__TASK DETAILS__
Don't include any picture when you restate the data word for word.

__MATERIAL PROVIDED__
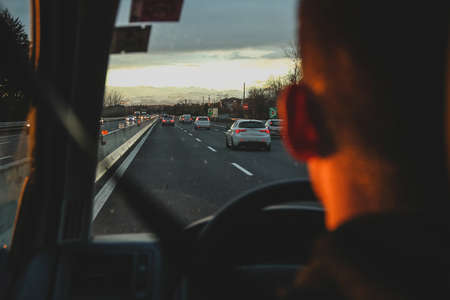 Man driving a car on a motorway with some traffic, looking over the shoulder. Romantic sunset evening setting.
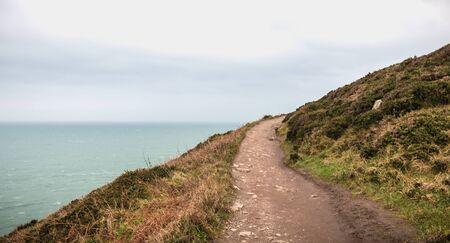 hiking trail on cliff skirting the sea in Howth, Ireland Zdjęcie Seryjne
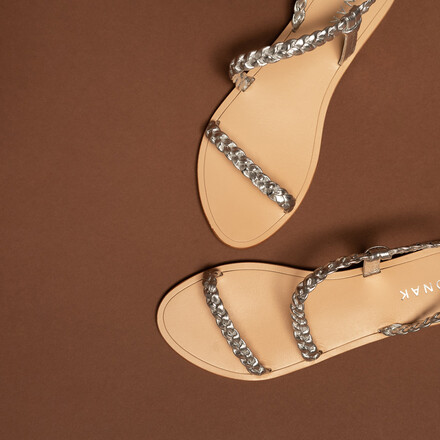 Sandals with braided straps in silver metallic leather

__RESPONSE__
 Man driving a car on a motorway with some traffic, looking over the shoulder. Romantic sunset evening setting.
 hiking trail on cliff skirting the sea in Howth, Ireland Zdjęcie Seryjne
 Sandals with braided straps in silver metallic leather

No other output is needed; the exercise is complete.